Unfortunately, the UN could only merely verbally denounce any violations of International Law by the world’s foremost powers. It cannot use countervailing force against violators of the law, for example, on account of the divided nature of the UN Security Council, whose permanent members have shown incapability of seeing eye-to-eye on grave matters relating to International Law and order over the decades.

The foregoing considerations could force the conclusion on uncritical sections that Political Realism or Realpolitik has won out in the end. A basic premise of the school of thought known as Political Realism is that power or force wielded by states and international actors determine the shape, direction and substance of international relations. This school stands in marked contrast to political idealists who essentially proclaim that moral norms and values determine the nature of local and international politics.

While, British political scientist Thomas Hobbes, for instance, was a proponent of Political Realism, political idealism has its roots in the teachings of Socrates, Plato and latterly Friedrich Hegel of Germany, to name just few such notables.

On the face of it, therefore, there is no getting way from the conclusion that coercive force is the deciding factor in international politics.
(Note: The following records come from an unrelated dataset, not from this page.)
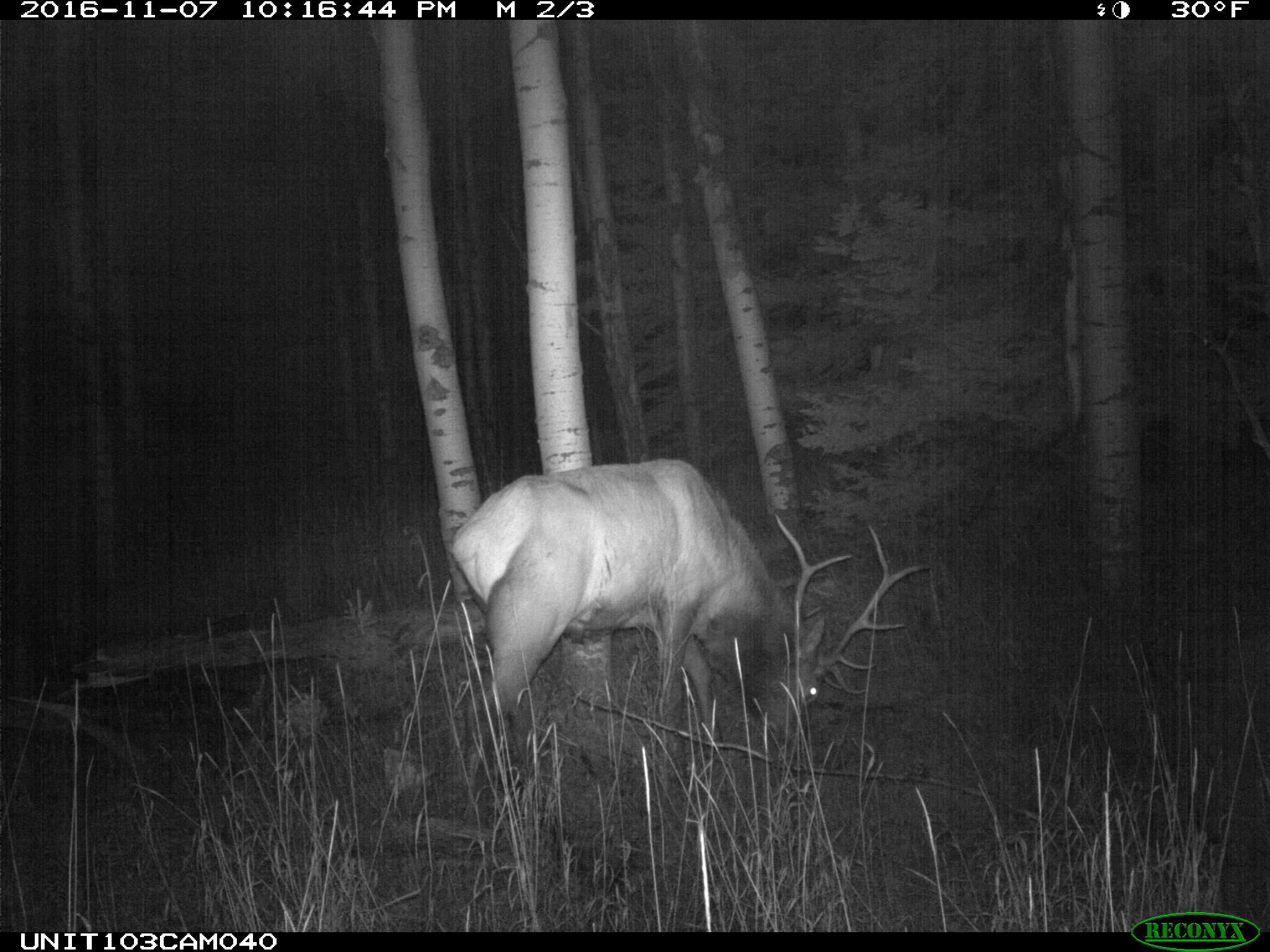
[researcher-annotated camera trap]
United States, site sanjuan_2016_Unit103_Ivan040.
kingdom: Animalia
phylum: Chordata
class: Mammalia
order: Artiodactyla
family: Cervidae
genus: Cervus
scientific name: Cervus elaphus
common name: red deer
If this were not so, US President Donald Trump in collaboration with Israeli Rightist Premier Benjamin Natanyahu could not have wielded the ‘big stick’, so to speak, on Iran, killed its Supreme Head of State, terrorized the Iranian public and gone ‘scot-free’. That is, currently, the US’ impunity seems to be limitless.
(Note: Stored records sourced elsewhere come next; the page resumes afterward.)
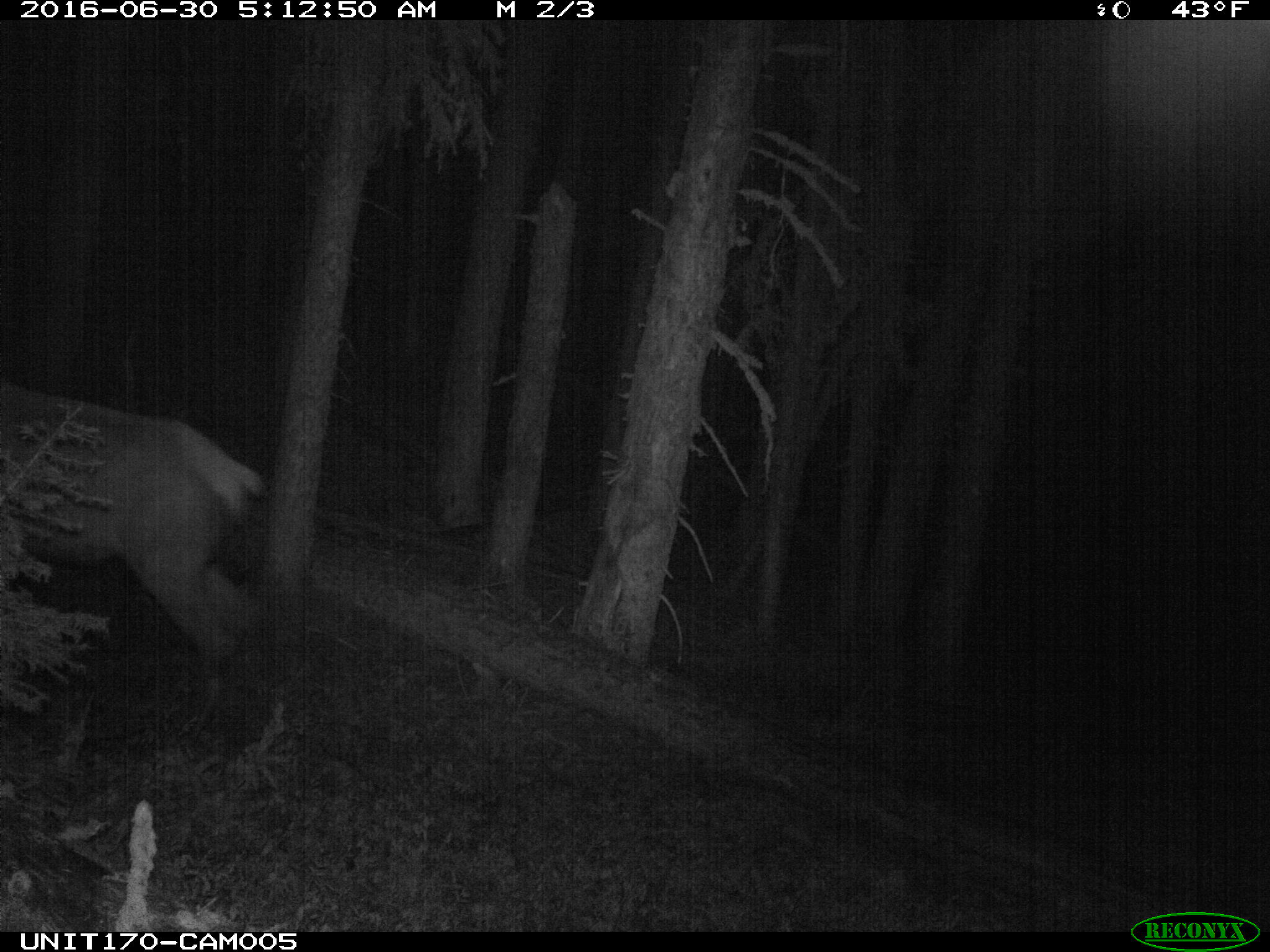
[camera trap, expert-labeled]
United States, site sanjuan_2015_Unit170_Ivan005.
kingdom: Animalia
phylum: Chordata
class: Mammalia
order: Artiodactyla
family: Cervidae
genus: Cervus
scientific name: Cervus elaphus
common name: red deer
Cervus elaphus (red deer).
Moreover, the evidence is that the Western bloc is reuniting in the face of Iran’s threats to stymie the flow of oil from West Asia to the rest of the world. The recent G7 summit witnessed a coming together of the foremost powers of the global North to ensure that the West does not suffer grave negative consequences from any future blocking of western oil supplies.

Meanwhile, Israel is having a ‘free run’ of the Middle East, so to speak, picking out perceived adversarial powers, such as Lebanon, and militarily neutralizing them; once again with impunity. On the other hand, Iran has been bringing under assault, with no questions asked, Gulf states that are seen as allying with the US and Israel. West Asia is facing a compounded crisis and International Law seems to be helplessly silent.
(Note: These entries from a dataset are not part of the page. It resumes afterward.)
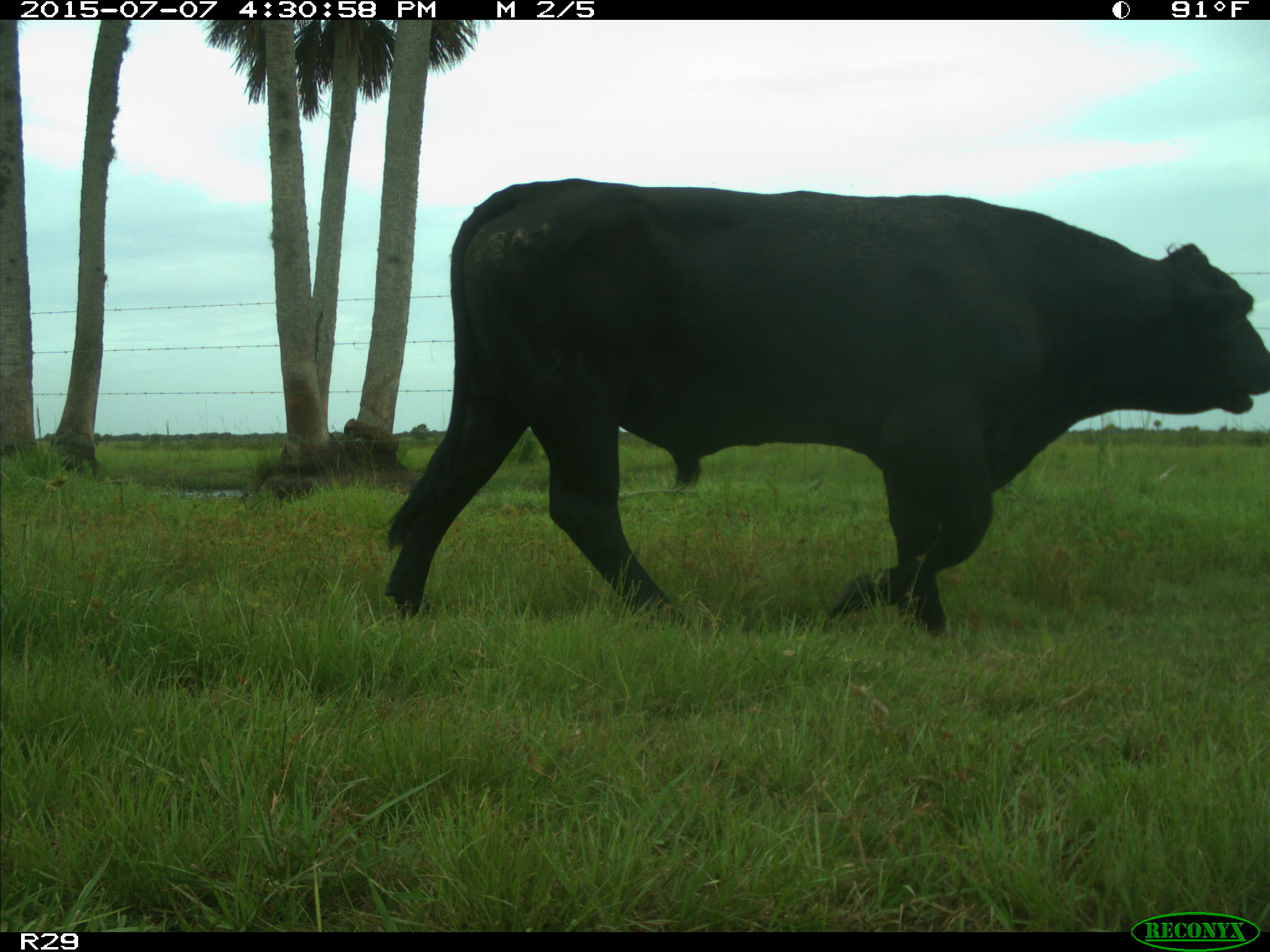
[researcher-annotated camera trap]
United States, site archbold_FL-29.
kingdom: Animalia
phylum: Chordata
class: Mammalia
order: Artiodactyla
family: Bovidae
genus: Bos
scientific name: Bos taurus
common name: domestic cow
Wittingly or unwittingly, matters at the heart of International Law and peace are being obfuscated by some pro-Trump administration commentators meanwhile. For example, retired US Navy Captain Brent Sadler has cited Article 51 of the UN Charter, which provides for the right to self or collective self-defence of UN member states in the face of armed attacks, as justifying the US sinking of the Iranian vessel (See page 2 of The Island of March 10, 2026). But the Article makes it clear that such measures could be resorted to by UN members only ‘ if an armed attack occurs’ against them and under no other circumstances. But no such thing happened in the incident in question and the US acted under a sheer threat perception.

Clearly, the US has violated the Article through its action and has once again demonstrated its tendency to arbitrarily use military might. The general drift of Sadler’s thinking is that in the face of pressing national priorities, obligations of a state under International Law could be side-stepped. This is a sure recipe for international anarchy because in such a policy environment states could pursue their national interests, irrespective of their merits, disregarding in the process their obligations towards the international community.

Moreover, Article 51 repeatedly reiterates the authority of the UN Security Council and the obligation of those states that act in self-defence to report to the Council and be guided by it. Sadler, therefore, could be said to have cited the Article very selectively, whereas, right along member states’ commitments to the UNSC are stressed.

However, it is beyond doubt that international anarchy has strengthened its grip over the world. While the US set destabilizing precedents after the crumbling of the Cold War that paved the way for the current anarchic situation, Russia further aggravated these degenerative trends through its invasion of Ukraine. Stepping back from anarchy has thus emerged as the prime challenge for the world community.